OBJECTIVES:
A. In the barrier-synchronization thread below, which option does the best answer say is correct?
B. Carry on the barrier-synchronization thread below from its last sentence.

DOCUMENT:
* * * * * * * * *

+44 votes
5.8k views

Barrier is a synchronization construct where a set of processes synchronizes globally i.e., each process in the set arrives at the barrier and waits for all others to arrive and then all processes leave the barrier. Let the number of processes in the set be three and $S$ be a binary semaphore with the usual $P$ and $V$ functions. Consider the following $C$ implementation of a barrier with line numbers shown on left.

void barrier (void) {

   1: P(S);
2: process_arrived++;
3: V(S);
4: while (process_arrived !=3);
5: P(S);
6: process_left++;
7: if (process_left==3) {
8:     process_arrived = 0;
9:     process_left = 0;
10: }
11: V(S);


}

The variables process_arrived and process_left are shared among all processes and are initialized to zero. In a concurrent program all the three processes call the barrier function when they need to synchronize globally.

The above implementation of barrier is incorrect. Which one of the following is true?

1. The barrier implementation is wrong due to the use of binary semaphore $S$
2. The barrier implementation may lead to a deadlock if two barrier in invocations are used in immediate succession.
3. Lines $6$ to $10$ need not be inside a critical section
4. The barrier implementation is correct if there are only two processes instead of three.

edited | 5.8k views
+1
Op a is wrong because by using binary semaphore it works proper for three process

Op b is the ans because firstly three process enters and when while loop get executed it become false and get remove one process  and increase the count of process left

But still the process arrive has count=3

Now if next process try to enter like p4 get blocked due to while loop..

So infinity get blocked  and process inside also can't come outside so get blocked

So deadlock happens

## 3 Answers

+81 votes
Best answer

(B) is the correct answer.

Let $3$ processes $p_1, p_2 , p_3$ arrive at the barrier and after $4^{th}$ step process_arrived=3 and the processes enter the barrier. Now suppose process $p_1$ executes the complete code and makes process_left=1, and tries to re-enter the barrier. Now, when it executes $4^{th}$ step, process_arrived=4. $p_1$ is now stuck. At this point all other processes $p_2$ and $p_3$ also execute their section of code and resets process_arrived=0 and process_left=0. Now, $p_2$ and $p_3$ also try to re-enter the barrier making process_arrived=2. At this point all processes have arrived, but process_arrived!=3. Hence, no process can re-enter into the barrier, therefore DEADLOCK!!

* * * * * * * * *

RECORDS SHOWN:

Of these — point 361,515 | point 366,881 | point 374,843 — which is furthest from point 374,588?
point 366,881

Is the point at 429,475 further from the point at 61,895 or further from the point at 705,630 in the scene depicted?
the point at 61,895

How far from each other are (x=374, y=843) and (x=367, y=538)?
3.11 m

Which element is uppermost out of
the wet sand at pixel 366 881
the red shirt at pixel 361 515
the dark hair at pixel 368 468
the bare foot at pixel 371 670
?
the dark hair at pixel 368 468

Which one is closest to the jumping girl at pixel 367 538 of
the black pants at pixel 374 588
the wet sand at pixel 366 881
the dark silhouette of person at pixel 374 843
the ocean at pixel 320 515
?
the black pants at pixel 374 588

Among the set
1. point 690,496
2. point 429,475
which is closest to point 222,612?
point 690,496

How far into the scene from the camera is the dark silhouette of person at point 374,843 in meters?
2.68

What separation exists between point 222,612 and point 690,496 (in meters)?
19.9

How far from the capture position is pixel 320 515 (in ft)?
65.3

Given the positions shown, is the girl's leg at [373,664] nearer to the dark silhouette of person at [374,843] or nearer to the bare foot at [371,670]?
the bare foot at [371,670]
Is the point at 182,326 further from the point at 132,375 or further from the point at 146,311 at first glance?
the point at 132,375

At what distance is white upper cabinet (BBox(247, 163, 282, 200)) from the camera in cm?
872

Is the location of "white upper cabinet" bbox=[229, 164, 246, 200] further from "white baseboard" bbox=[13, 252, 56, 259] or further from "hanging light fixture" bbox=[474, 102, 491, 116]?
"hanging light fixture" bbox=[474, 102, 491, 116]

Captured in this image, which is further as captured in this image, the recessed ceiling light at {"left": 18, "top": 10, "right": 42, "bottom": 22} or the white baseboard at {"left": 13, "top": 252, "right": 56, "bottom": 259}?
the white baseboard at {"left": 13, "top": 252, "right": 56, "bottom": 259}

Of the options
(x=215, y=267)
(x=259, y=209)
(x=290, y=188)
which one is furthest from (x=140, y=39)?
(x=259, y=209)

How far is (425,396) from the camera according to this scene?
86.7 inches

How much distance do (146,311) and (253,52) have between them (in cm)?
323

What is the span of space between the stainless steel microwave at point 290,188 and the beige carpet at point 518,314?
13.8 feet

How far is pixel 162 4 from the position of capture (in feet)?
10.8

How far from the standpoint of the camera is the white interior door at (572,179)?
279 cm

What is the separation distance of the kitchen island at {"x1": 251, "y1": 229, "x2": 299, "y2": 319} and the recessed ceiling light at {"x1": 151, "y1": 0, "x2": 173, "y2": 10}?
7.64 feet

* * * * * * * * *

RESPONSES FOR EACH TASK:
A. (B), which says the barrier may lead to a deadlock if two barrier invocations are used in immediate succession.

B.
by Active (1.5k points)
edited by
+3
yes. right :) So, you should know how to fix it also rt?
+16
yupp.. :)
By not allowing the processes to enter the barrier, until process_arrive becomes zero.

That is, option B) is correct answer for Q.79
+3
Yes. But thats not an easy thing to do rt? What about A option?
+4
For option A) situation would be like when for first barrier invocation, all three processes are inside barrier then one of the process executed its section of code and trying to re-enter, it should not be allowed to enter until and unless all other processes are done. But for option A), it is allowed.That's why, its wrong.
Right sir?
0
What happens if there is a preemption after the following line... 6. pocess_left++; Please help me understanding the concept...
+1
why not you are , entering process p2 and changing the process arrived = 5; for p2 ,and after p3  process arrived will become =0 so there is two count loss  ( P1 & P2 )
+2
Arjun Sir,

In the ist line before P(S) if we write " while(process_left !=0);" will it solve the problem? or if we write this before calling barrier function for a process ie.we won't allow any process to enter barrier unless process_left==0 ie. all processes have exited from previous barrier call. but in option B it is given process_arrived, but Sir say in the ist invocation P1 enters ad makes proces_arrived=1 now P2 will not be able to enter the barrier function since process_arrived !=0,it is 1 now.
+1

Hi @GateMaster Prime ji

Now, when it executes 4th step, process_arrived=4

After this all process could go in infinite loop because of

while (process_arrived !=3);


Same is mentioned in the answer of  https://gateoverflow.in/43564/gate2006-79

0
I think its  easy.

Before line 1 include

While(process_arrive==3);
0
After line 6 if preemption occurs then remaining processes are not allowed to execute line no 6 and onwards.This working simply shows that implementation is following mutual exclusion from line 6 to 10.So that section works like an critical section.

Thus Option C becomes false
0
If P1 preempt after line 6...how others are not allowed ....please answer me sir.....
0

Line 6 to 10 must be kept inside the CS.

Suppose it wasn't kept then,

 P(S);
process_arrived++;
V(S);
while (process_arrived !=3);

process_left++;

if (process_left==3) {
process_arrived = 0;
process_left = 0;
}


Now let P1 executes process_left++; This is not an atomic operation. We know how it is implemented in machine language.

L1:reg1=process_left;
L2:reg1=reg1+1;
L3:process_left=reg1;

Suppose P1 preempts after L2.So reg1=1 and process_left remains 0 as reg1 is not stored back into it.

P2 executes process_left++ in the similar way and pre empts at L2 so reg2=1 and process_left=0.

Then P3 does the same thing and pre empts at L2 so reg3=1 and process_left=0.

Now again let P1 gets back control at L3 and process_left=reg1=1.

Similarly P2 executes L3 and process_left=reg2=1 and same does the P3 do so again process_left=reg3=1.

So now if(process_left==3) is never satisfied and process_arrived value remains 3 and process_left=1.

Let these processes again invoke Barrier, all of them will get stuck at

while(process_arrived!=3);as the process_arrived will be greater than 3 now. Hence Deadlock. So it is necessary to put the block from Line 6 to 10 inside CS so that this does not happen.

0
In critical section also premption takes place.if placed in critical section also it can happen right..so plz explaim
+15 votes

Q.78 answer = option B

The implementation is incorrect because if two barrier invocations are used in immediate succession the system will fall into a DEADLOCK.

Here's how: Let all three processes make process_arrived variable to the value $3$, as soon as it becomes $3$ previously stuck processes at the while loop are now free, to move out of the while loop.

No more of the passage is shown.